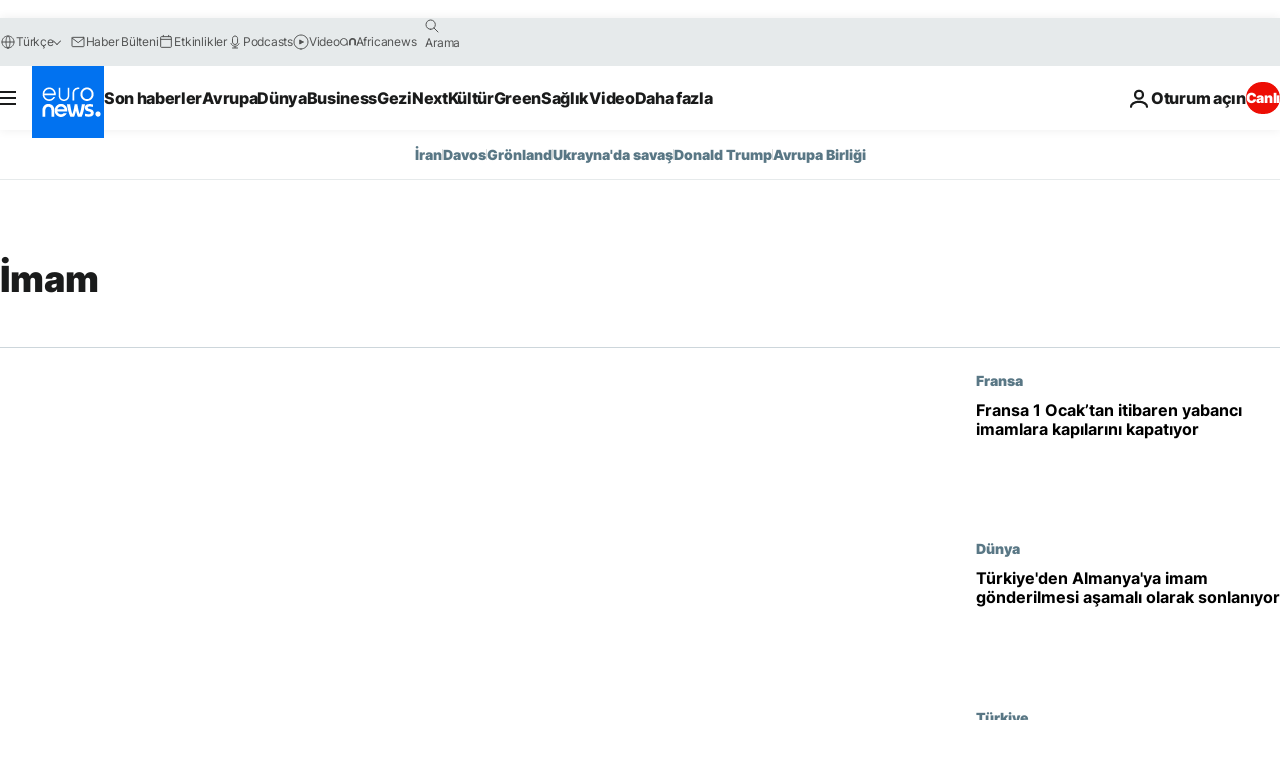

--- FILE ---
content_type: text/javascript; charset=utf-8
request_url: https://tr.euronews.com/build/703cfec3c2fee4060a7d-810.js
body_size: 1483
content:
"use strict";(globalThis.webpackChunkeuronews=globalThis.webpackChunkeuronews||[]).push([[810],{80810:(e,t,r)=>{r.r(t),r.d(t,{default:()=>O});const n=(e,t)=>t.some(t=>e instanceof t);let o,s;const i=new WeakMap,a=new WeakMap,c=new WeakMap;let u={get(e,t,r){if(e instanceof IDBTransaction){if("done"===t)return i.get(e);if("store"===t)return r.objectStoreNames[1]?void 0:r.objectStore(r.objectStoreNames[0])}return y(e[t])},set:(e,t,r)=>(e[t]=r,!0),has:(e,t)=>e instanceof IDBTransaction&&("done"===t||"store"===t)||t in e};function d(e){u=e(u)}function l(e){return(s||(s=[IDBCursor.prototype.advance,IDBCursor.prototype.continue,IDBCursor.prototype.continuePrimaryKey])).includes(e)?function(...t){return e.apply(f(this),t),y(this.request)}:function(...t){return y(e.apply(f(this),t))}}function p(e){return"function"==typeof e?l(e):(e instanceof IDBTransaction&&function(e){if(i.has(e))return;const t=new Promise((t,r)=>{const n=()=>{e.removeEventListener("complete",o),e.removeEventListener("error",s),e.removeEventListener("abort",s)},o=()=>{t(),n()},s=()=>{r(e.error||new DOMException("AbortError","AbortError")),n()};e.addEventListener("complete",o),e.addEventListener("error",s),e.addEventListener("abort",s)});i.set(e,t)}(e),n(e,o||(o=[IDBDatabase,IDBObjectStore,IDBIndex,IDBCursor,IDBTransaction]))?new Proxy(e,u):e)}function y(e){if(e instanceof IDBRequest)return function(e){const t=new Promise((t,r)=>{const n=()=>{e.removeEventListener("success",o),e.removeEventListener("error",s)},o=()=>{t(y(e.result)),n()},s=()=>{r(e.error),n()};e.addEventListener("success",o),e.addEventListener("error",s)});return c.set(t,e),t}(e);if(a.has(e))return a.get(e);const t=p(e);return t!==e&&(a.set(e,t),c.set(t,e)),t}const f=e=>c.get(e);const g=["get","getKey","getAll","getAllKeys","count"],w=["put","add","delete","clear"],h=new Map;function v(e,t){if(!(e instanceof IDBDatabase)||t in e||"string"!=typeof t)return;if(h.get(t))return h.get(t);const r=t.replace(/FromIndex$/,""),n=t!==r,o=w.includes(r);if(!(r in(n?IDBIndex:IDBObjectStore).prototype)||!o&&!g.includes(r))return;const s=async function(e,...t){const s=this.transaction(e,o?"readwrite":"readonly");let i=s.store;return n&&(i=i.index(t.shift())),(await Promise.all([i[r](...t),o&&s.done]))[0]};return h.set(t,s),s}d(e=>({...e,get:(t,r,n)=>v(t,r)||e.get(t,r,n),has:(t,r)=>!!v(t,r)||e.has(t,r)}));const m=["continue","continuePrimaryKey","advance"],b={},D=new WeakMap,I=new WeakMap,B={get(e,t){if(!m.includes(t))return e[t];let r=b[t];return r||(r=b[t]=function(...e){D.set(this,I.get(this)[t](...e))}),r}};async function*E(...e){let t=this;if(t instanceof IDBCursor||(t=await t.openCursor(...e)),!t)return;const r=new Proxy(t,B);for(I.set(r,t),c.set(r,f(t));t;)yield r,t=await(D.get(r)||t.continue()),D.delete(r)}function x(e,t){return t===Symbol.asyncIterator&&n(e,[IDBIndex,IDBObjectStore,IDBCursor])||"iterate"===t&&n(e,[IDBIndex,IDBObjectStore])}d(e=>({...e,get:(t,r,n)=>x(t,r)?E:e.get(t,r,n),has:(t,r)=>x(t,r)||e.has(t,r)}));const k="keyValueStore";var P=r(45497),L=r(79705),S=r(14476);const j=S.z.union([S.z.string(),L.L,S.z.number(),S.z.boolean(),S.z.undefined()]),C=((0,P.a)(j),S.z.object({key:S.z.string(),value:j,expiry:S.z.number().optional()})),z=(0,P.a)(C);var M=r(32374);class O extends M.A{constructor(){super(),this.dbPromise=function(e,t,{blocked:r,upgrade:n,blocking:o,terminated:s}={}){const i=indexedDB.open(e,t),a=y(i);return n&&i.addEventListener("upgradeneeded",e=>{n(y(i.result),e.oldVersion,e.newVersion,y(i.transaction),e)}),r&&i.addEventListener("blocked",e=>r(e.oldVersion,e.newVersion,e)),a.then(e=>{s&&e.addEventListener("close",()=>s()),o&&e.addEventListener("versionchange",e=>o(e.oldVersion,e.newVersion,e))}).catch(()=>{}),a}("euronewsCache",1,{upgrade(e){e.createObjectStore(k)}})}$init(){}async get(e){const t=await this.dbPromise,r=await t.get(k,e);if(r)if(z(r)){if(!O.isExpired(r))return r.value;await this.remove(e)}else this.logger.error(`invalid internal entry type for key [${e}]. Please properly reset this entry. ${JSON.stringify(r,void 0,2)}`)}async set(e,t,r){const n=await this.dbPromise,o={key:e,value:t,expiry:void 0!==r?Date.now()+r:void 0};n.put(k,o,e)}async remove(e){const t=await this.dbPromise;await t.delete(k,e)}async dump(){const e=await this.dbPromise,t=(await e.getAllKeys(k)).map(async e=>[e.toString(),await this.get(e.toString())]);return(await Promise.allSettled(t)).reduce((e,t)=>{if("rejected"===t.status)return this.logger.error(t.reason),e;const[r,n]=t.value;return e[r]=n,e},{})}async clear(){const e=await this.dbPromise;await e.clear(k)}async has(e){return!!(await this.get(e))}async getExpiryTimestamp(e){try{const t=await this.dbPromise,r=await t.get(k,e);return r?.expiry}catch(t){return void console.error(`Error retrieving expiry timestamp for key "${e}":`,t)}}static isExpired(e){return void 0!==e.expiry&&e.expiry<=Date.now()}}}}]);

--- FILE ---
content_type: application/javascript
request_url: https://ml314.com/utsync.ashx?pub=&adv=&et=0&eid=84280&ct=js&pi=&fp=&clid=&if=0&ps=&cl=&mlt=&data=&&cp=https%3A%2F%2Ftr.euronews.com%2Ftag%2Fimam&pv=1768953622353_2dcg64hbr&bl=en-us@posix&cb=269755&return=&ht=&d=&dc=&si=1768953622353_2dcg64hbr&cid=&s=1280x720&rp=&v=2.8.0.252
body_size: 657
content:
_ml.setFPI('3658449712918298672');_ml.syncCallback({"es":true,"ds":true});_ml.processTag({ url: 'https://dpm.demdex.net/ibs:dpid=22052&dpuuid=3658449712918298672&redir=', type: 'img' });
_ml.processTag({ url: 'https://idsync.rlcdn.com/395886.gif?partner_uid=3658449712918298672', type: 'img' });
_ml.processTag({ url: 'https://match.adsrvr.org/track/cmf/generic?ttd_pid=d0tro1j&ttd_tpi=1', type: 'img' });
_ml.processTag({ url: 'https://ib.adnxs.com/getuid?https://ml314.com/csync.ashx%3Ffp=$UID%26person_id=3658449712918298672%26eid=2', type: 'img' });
● ● ● ●
#### [WHAT THE EXERCISE ASKS]
Your answer must be a single number: the count of lines in the records that include "javascript".

#### [ANSWER SECTION]
2